Le gouvernement Charest veut faire passer de 20 % à 30 % d'ici cinq ans la proportion de nouveaux bâtiments non résidentiels construits en bois. Cet objectif est toutefois moins ambitieux que celui qu'il s'était donné en 2008. Et pour l'atteindre, Québec veut inciter, pas obliger, les ministères et organismes publics à utiliser ce matériau.

> Sur le web: le rapport du groupe de travail sur l'utilisation du bois

Il écarte également l'idée d'accorder une subvention spéciale aux promoteurs qui choisissent le bois pour leurs projets de construction.

Le ministre des Ressources naturelles, Clément Gignac, a révélé ces quelques orientations, vendredi, en dévoilant le rapport du groupe de travail visant à favoriser une utilisation accrue du bois dans la construction. Créé il y a un an, ce groupe, présidé par le PDG de Fondaction, Léopold Beaulieu, formule 27 recommandations.

Il suggère par exemple que les ministères et organismes soient tenus d'évaluer l'utilisation du bois dans les projets publics, et ce, dès l'estimation du concept préliminaire. Ils devraient faire une «reddition de compte intégrée à leur rapport annuel» sur le recours à ce matériau. Car l'État a le «devoir» de donner l'exemple, a insisté M. Beaulieu en conférence de presse. Il ne le fait pas vraiment pour l'instant.
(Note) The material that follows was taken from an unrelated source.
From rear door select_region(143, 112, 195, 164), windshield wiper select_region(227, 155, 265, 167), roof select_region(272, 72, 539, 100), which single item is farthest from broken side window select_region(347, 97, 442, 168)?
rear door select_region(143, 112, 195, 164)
Le groupe a constaté que «le bois pourrait être utilisé davantage dans la majorité des bâtiments mis en chantier par les ministères et organismes». Et ce matériau est «nettement sous-utilisé» en construction institutionnelle, commerciale et industrielle. «En 2007, on estimait que la proportion de bâtiments non résidentiels mis en chantier chaque année au Québec, dont la charpente principale était en bois, ne représentait que 15 %», déplore-t-il.

Dans une stratégie dévoilée en 2008, Québec s'est fixé comme objectif de tripler cette proportion d'ici 2014. Il ratera la cible. La proportion était de 20 % en 2010. Et Clément Gignac a précisé que l'objectif du gouvernement est maintenant de 30% d'ici 2017-18. Il le confirmera dans une nouvelle stratégie qui sera dévoilée en mai.
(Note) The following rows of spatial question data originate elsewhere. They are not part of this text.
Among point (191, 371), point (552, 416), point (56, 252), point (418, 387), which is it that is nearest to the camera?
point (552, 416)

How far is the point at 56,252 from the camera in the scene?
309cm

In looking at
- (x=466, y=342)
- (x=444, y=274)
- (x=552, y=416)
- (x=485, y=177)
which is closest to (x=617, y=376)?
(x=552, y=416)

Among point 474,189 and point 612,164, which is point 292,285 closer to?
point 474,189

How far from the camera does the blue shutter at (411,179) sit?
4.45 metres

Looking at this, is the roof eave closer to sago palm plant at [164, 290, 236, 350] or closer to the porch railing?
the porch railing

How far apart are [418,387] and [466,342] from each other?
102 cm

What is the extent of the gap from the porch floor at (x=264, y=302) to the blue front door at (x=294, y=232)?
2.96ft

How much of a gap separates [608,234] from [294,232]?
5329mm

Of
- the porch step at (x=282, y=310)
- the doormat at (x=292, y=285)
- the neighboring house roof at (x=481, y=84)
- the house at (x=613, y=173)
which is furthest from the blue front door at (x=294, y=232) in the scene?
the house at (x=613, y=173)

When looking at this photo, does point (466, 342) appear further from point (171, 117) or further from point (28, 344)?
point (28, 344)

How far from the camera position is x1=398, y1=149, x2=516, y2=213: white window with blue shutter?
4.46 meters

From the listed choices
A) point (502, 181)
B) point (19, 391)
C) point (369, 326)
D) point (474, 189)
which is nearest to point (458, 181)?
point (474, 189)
Le ministre entend «s'inspirer» du rapport Beaulieu pour définir cette stratégie. Selon lui, le groupe de travail propose des «avenues intéressantes», en particulier la création d'une grappe industrielle pour «la filière de la construction en bois». Ce serait une façon de relancer une industrie qui traverse une crise depuis plusieurs années, a fait valoir M. Gignac. Une aide financière destinée aux promoteurs qui choisissent le bois n'est pas nécessaire à ses yeux. «On peut augmenter significativement l'utilisation du bois sans avoir une intervention gouvermentale», a-t-il dit.

En décembre 2010, le Parti québécois a déposé un projet de loi qui prévoit l'obligation d'inclure au moins 25 % de bois dans les constructions publiques, et 5% dans le cas des projets privés non résidentiels. Le gouvernement Charest l'a rejeté. Le groupe Beaulieu n'a pas retenu cette option non plus. «On ne voulait pas en faire une religion. (Le but), c'est une plus grande utilisation du bois, traité de manière plus équitable que par le passé», a expliqué M. Beaulieu.
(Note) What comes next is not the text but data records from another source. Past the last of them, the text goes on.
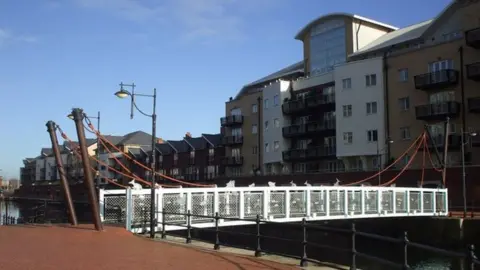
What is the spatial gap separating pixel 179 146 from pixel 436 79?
194 ft

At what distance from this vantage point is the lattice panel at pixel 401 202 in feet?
107

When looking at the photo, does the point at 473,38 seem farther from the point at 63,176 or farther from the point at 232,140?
the point at 232,140

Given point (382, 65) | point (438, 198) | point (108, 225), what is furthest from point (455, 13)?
point (108, 225)

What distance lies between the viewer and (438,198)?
35.7 metres

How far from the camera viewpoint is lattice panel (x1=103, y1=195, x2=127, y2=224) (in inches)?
821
De son côté, Clément Gignac croit «beaucoup plus à l'approche persuasive qu'à l'approche punitive». «On va retourner toutes les pierres comme nous le propose le rapport pour être sûr qu'il n'y ait pas de contraintes (à l'utilisation du bois) au niveau de la réglementation. Mais le côté obligation, je fais attention à ça», a-t-il ajouté. Il a plaidé que l'obligation voulue par le PQ pourrait contrevenir à des accords commerciaux.

Déception

Pour le critique péquiste en matière de forêts, Denis Trottier, les recommandations du rapport Beaulieu sont «très intéressantes» mais le suivi du gouvernement est pour le moment «très décevant». «Si on ne met pas une obligation» pour utiliser le bois, «on risque de passer à côté», a affirmé le député de Roberval.

Dans son rapport, le groupe de travail incite la Régie du bâtiment à poursuivre ses travaux en vue, notamment, de permettre la construction d'édifices en bois de plus de quatre étages. Il recommande que les étudiants en génie civil, option structure, doivent obligatoirement suivre un cours de base sur l'utilisation du bois. Il veut que le recours à ce matériau soit formellement reconnu dans le prochain plan d'action sur les changements climatiques comme un moyen pour réduire les émissions de gaz à effet de serre.